(Dataset):
=== Section Start ===

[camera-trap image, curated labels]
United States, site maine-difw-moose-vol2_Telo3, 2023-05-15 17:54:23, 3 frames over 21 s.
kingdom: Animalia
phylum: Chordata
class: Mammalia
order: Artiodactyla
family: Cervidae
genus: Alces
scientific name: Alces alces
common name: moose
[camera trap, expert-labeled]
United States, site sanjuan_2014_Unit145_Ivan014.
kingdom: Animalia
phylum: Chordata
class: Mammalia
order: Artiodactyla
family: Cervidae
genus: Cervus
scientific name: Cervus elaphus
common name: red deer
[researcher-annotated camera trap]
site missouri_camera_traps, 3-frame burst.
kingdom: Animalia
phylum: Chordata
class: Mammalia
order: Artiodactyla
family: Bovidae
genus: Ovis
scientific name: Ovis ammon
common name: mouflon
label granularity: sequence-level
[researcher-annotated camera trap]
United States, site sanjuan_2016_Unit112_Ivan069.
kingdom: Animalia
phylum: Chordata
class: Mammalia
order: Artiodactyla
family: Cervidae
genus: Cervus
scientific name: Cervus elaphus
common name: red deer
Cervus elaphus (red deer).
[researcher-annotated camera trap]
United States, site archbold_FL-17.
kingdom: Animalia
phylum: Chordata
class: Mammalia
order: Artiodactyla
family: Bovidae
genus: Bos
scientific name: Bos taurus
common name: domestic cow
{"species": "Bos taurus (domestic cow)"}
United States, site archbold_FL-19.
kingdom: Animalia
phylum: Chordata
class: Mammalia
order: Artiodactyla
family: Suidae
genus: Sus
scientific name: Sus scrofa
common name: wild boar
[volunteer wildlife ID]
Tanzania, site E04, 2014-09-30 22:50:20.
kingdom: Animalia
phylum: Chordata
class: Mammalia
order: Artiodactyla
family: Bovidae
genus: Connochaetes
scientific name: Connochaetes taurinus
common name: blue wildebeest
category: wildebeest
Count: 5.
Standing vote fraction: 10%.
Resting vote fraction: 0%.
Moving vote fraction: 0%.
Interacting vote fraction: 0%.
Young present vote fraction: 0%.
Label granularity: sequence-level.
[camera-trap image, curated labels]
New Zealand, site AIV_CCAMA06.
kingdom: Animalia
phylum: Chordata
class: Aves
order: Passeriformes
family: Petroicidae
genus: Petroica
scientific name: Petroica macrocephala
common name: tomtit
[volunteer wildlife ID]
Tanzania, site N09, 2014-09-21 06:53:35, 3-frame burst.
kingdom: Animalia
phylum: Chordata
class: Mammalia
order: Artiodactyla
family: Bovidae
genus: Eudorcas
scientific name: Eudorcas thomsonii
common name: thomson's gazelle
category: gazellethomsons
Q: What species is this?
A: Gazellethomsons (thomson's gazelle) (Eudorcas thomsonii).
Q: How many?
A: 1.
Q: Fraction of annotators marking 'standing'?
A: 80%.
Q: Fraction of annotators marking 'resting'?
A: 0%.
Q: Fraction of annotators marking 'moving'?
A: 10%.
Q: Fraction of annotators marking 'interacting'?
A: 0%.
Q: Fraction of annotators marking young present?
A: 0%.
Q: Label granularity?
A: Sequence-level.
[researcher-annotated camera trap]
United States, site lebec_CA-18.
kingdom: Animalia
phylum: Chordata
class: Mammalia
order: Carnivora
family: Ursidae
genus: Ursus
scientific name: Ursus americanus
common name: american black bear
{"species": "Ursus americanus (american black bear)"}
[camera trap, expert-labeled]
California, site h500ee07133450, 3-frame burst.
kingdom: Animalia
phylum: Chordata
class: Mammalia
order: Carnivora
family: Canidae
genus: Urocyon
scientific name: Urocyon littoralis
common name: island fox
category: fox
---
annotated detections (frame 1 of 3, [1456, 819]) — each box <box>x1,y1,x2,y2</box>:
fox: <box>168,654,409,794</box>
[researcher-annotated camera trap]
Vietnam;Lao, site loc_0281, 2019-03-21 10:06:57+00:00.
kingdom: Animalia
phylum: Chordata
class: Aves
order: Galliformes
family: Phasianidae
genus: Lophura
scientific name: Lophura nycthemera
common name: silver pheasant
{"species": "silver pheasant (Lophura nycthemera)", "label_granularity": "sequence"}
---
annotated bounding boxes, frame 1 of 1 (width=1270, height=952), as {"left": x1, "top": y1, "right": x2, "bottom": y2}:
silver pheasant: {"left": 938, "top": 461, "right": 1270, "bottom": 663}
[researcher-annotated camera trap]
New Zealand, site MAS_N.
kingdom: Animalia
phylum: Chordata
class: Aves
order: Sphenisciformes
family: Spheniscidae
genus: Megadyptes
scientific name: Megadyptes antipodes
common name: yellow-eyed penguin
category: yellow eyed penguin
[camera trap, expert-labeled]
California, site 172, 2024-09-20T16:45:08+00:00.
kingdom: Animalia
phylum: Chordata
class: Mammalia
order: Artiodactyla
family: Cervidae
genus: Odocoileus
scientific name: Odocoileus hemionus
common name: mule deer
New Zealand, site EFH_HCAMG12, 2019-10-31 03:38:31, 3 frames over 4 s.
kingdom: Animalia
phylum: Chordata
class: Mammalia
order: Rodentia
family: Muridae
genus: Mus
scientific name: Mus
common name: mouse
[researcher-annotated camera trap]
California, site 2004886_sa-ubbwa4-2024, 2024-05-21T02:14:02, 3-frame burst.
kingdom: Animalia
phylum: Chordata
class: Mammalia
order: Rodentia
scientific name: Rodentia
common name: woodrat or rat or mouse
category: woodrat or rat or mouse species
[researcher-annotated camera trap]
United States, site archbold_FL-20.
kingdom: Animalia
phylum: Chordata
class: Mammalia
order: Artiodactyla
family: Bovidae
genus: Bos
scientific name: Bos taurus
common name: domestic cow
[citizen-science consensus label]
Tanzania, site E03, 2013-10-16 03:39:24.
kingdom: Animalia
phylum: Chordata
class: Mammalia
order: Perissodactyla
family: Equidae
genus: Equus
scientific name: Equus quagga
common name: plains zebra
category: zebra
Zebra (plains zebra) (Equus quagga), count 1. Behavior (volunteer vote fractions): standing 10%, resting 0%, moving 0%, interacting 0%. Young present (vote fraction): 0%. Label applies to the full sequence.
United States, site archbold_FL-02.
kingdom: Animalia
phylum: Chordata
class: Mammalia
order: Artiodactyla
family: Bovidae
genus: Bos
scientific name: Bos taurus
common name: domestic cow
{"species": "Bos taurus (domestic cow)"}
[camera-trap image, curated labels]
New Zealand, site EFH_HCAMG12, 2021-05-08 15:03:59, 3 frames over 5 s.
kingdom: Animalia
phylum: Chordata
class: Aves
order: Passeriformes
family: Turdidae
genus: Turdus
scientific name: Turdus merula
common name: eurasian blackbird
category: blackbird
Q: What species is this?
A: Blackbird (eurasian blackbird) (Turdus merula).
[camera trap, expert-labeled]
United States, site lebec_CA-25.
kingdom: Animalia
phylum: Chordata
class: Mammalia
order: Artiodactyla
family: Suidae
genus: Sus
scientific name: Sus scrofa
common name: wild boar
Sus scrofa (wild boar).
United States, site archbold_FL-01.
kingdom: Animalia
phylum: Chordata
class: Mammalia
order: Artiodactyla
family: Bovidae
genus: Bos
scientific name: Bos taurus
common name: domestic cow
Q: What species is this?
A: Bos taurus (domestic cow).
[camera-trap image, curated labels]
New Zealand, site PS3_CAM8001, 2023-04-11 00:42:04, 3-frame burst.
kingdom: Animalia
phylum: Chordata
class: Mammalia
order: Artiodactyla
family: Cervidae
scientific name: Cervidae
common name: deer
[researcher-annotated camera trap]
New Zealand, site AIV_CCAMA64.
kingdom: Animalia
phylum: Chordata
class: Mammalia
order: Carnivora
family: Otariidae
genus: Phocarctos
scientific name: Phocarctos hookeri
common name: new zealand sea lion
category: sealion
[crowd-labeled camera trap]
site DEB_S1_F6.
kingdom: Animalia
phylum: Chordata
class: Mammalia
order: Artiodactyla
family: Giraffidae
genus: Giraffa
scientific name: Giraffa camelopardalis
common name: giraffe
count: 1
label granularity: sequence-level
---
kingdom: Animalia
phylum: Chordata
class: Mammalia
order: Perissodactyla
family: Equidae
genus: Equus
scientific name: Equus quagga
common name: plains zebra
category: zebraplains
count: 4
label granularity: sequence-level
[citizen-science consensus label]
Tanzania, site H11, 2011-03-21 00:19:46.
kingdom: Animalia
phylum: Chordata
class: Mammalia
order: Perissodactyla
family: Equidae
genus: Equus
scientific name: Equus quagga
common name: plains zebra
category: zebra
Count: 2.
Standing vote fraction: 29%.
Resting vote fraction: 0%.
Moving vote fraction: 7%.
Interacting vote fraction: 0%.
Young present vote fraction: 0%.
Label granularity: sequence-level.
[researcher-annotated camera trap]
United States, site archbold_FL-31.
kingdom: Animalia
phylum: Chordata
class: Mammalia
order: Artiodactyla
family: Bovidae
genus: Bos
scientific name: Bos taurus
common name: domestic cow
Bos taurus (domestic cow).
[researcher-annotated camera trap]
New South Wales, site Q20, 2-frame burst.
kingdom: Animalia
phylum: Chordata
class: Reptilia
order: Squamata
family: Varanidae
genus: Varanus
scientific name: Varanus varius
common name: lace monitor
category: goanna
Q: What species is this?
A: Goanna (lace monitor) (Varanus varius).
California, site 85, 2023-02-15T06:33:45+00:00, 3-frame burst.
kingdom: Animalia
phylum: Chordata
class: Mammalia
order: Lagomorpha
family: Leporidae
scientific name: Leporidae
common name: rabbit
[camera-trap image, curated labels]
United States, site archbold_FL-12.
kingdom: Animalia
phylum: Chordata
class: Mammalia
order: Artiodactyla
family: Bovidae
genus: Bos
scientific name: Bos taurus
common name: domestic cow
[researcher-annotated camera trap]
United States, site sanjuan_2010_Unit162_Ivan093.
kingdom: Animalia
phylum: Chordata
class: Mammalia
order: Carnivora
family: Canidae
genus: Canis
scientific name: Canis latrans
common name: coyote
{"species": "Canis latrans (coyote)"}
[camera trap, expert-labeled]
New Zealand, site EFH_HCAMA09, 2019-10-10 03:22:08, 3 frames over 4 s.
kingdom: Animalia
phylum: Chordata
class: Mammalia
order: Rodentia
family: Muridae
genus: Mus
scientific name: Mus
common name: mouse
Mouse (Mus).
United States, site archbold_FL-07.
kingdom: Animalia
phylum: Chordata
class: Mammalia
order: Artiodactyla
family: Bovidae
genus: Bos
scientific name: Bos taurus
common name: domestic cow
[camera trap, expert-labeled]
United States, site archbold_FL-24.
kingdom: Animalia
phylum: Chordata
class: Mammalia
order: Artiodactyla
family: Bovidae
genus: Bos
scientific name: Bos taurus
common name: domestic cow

=== Section End ===

(Aim of the exercise): Within the preceding material, tally each line that holds the word "frames". Write down only the total.

(Reply): 4